>> BEGIN Listing
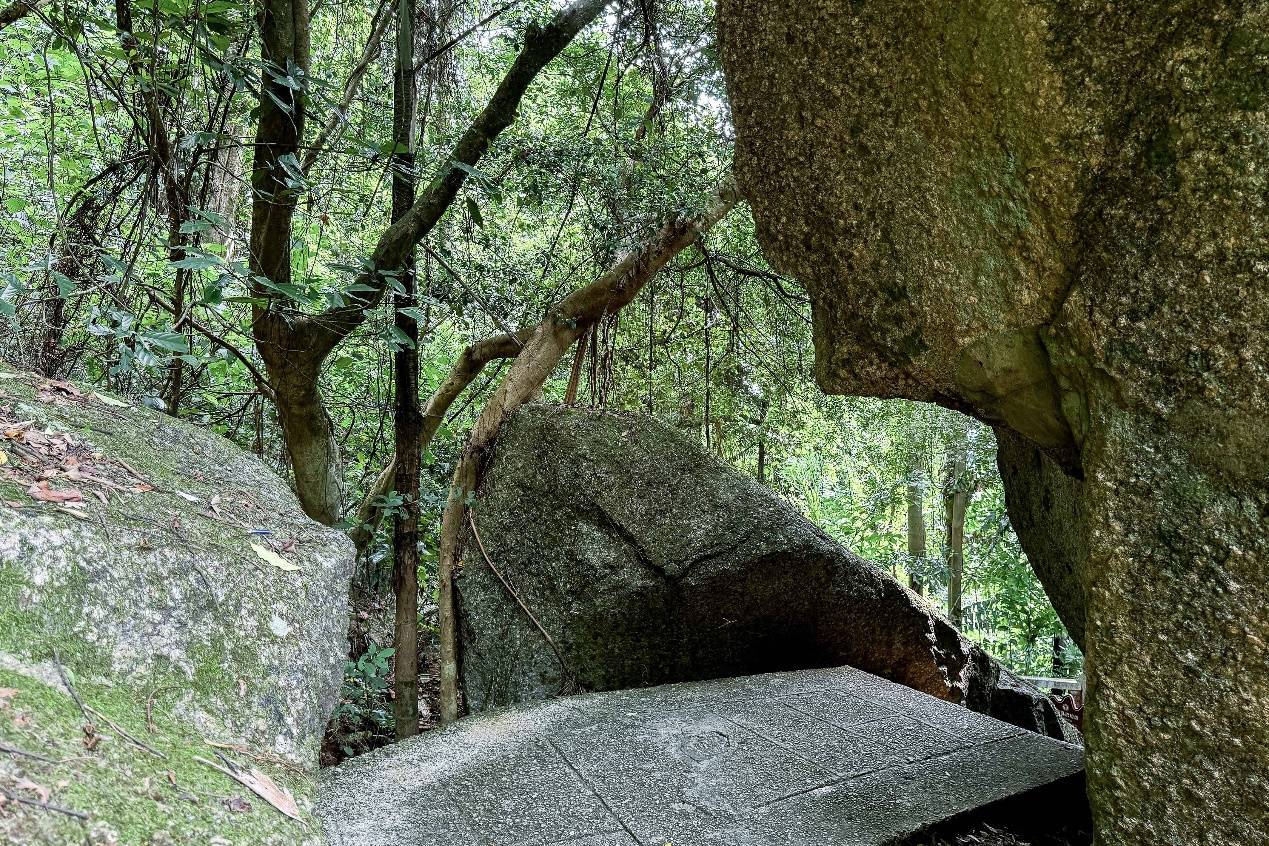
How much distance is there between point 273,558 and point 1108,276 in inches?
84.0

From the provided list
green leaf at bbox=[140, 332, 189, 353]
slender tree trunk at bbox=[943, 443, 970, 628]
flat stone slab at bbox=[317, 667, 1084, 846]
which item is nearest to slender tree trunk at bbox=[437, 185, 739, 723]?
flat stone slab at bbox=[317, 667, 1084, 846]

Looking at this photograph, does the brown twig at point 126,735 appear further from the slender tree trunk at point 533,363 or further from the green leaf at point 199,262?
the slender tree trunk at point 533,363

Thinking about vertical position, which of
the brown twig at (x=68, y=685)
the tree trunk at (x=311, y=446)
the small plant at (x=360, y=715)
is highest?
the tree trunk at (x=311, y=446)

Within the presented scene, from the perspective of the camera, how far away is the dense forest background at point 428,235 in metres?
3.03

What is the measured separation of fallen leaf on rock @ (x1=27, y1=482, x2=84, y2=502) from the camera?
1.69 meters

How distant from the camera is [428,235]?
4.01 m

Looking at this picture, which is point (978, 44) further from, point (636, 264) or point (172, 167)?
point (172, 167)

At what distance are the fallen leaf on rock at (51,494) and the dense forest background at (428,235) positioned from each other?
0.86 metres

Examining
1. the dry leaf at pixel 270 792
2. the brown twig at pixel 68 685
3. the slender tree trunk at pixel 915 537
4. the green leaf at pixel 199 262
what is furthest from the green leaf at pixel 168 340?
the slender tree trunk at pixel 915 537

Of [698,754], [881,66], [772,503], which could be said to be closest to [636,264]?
>> END Listing
>> BEGIN Listing
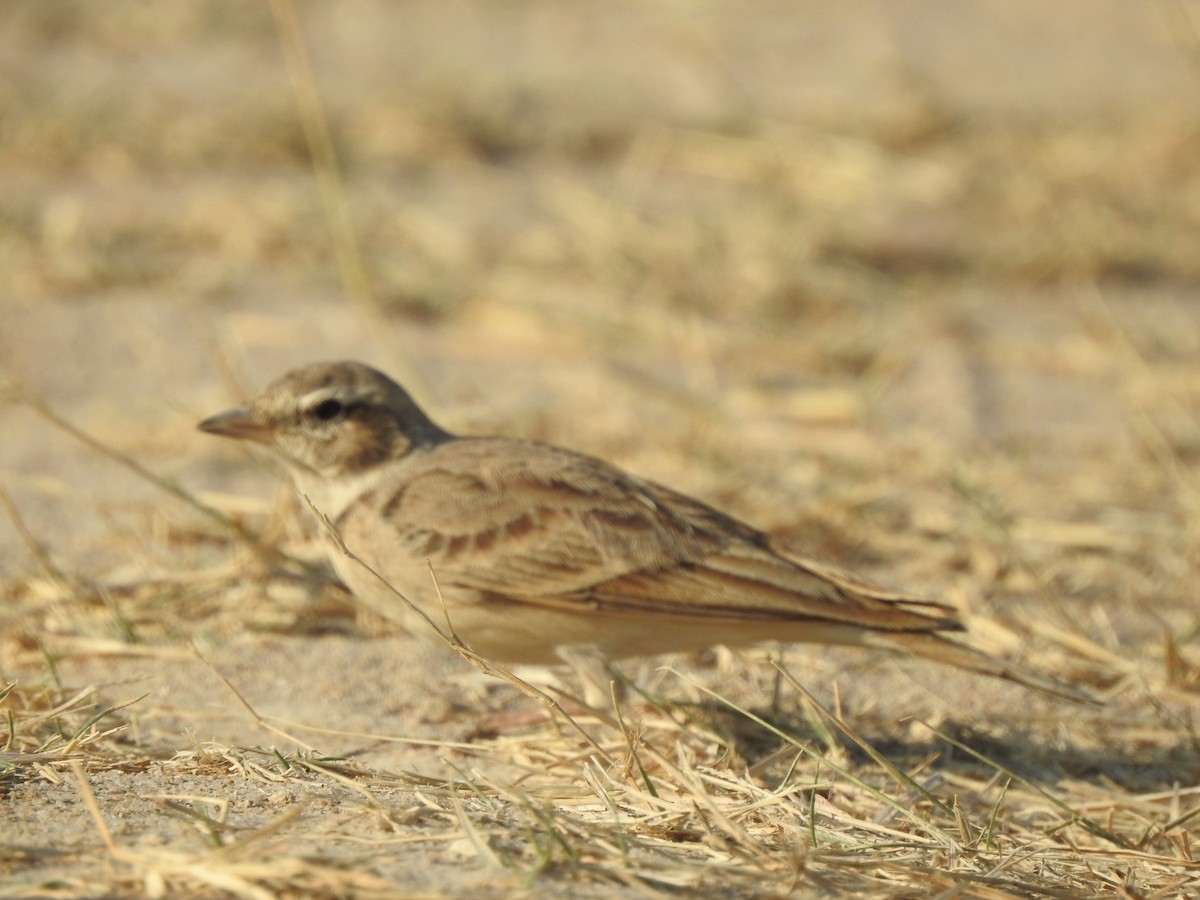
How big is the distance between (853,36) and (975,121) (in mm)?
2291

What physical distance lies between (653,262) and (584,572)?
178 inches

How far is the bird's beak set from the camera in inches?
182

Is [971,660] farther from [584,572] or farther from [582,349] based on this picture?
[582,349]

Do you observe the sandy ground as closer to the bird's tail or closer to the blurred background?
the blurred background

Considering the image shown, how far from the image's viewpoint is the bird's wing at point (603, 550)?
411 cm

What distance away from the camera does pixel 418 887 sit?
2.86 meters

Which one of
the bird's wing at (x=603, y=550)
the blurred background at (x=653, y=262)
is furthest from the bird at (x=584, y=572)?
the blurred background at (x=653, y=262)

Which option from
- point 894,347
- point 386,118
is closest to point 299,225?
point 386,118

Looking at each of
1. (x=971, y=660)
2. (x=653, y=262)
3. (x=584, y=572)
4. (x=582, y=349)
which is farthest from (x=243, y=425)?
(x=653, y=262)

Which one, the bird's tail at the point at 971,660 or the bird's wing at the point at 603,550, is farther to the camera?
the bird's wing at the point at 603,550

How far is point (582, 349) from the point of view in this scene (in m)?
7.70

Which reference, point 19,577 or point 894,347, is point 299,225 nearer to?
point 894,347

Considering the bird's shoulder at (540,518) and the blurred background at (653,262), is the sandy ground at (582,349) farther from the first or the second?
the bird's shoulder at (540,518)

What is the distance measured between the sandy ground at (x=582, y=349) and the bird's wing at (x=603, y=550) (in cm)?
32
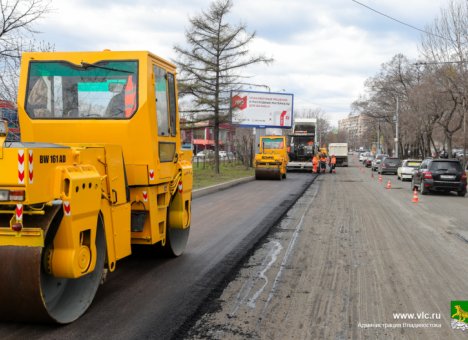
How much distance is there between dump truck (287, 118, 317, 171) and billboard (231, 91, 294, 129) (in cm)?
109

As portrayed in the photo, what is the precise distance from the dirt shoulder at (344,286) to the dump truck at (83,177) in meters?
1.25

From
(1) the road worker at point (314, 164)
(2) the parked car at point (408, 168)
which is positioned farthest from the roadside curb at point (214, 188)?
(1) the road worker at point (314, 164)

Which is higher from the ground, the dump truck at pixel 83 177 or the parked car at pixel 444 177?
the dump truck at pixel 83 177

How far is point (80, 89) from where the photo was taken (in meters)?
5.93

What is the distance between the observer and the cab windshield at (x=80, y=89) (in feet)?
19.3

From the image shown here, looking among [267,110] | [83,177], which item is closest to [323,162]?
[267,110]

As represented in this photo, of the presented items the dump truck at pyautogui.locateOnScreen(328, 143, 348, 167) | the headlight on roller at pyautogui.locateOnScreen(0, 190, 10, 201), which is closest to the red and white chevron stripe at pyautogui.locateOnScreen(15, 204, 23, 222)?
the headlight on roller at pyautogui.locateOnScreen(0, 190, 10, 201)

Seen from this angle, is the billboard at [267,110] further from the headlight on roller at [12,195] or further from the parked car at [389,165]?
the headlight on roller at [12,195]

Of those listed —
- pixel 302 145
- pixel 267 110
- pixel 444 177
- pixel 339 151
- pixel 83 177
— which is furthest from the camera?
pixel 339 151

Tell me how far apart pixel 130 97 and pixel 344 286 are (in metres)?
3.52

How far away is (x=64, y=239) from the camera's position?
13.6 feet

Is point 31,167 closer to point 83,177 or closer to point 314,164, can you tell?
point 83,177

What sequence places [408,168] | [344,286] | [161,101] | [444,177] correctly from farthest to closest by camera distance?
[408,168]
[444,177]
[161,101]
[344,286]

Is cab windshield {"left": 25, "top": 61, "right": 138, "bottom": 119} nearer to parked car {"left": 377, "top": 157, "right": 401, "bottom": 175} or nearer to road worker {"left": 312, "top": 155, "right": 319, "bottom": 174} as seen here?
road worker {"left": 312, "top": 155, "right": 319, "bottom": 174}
>> END Listing
■ **To be done**: Arrange the records starting at the line containing "How much distance is there between point" and ending at the line containing "1.69 meters" as a two-column CSV with the header record_text,answer and one row per record. Put each field in double quotes and replace any line breaks with spaces.

■ **Reply**:
record_text,answer
"How much distance is there between point 273,558 and point 1108,276 in inches?","84.0"
"From the provided list green leaf at bbox=[140, 332, 189, 353] slender tree trunk at bbox=[943, 443, 970, 628] flat stone slab at bbox=[317, 667, 1084, 846] which item is nearest to slender tree trunk at bbox=[437, 185, 739, 723]?","flat stone slab at bbox=[317, 667, 1084, 846]"
"Looking at this photograph, does the brown twig at point 126,735 appear further from the slender tree trunk at point 533,363 or further from the green leaf at point 199,262?","the slender tree trunk at point 533,363"
"Thinking about vertical position, which of the brown twig at (x=68, y=685) the tree trunk at (x=311, y=446) the small plant at (x=360, y=715) is highest?","the tree trunk at (x=311, y=446)"
"Within the presented scene, from the perspective of the camera, how far away is the dense forest background at point 428,235 in metres?","3.03"
"What is the measured separation of fallen leaf on rock @ (x1=27, y1=482, x2=84, y2=502) from the camera?","1.69 meters"